# Start of GIVEN DATA
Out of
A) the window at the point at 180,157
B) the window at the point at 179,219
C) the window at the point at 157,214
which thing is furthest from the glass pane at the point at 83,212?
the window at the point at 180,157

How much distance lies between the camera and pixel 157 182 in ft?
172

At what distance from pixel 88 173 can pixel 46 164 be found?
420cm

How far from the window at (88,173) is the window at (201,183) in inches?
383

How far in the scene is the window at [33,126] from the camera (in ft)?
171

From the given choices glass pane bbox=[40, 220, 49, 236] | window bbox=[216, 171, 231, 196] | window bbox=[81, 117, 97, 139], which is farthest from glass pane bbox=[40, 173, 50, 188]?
# End of GIVEN DATA
# Start of GIVEN DATA
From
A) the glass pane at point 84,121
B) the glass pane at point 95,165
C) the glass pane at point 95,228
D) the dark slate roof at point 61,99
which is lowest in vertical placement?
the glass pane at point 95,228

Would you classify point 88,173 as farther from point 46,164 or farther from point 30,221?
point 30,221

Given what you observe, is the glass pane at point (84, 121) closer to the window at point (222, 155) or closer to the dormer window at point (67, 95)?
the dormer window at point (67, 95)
# End of GIVEN DATA
# Start of GIVEN DATA
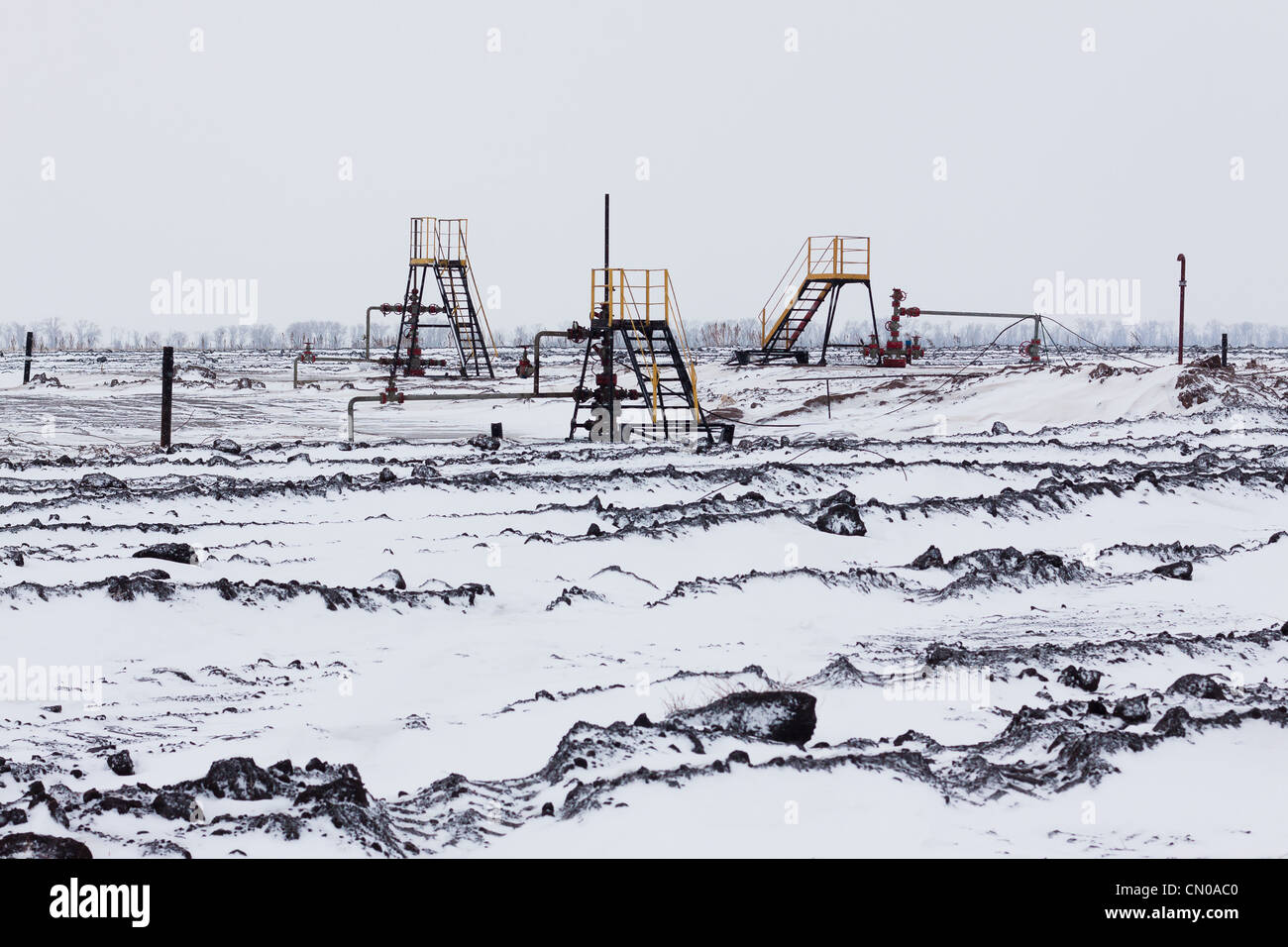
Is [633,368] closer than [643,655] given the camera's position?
# End of GIVEN DATA
## WHAT TO DO
Pick out every line in the data above that contains the word "glass", and copy each one in full.

## WRITTEN ANSWER
which thing is furthest from the glass pane at the point at 83,212?
From the given choices glass pane bbox=[40, 220, 49, 236] | window bbox=[216, 171, 231, 196] | window bbox=[81, 117, 97, 139], which is farthest from glass pane bbox=[40, 173, 50, 188]?
A) the glass pane at point 84,121
B) the glass pane at point 95,165
C) the glass pane at point 95,228
the glass pane at point 95,228
Given what you observe, is the glass pane at point (84, 121) closer to the window at point (222, 155) or closer to the dormer window at point (67, 95)?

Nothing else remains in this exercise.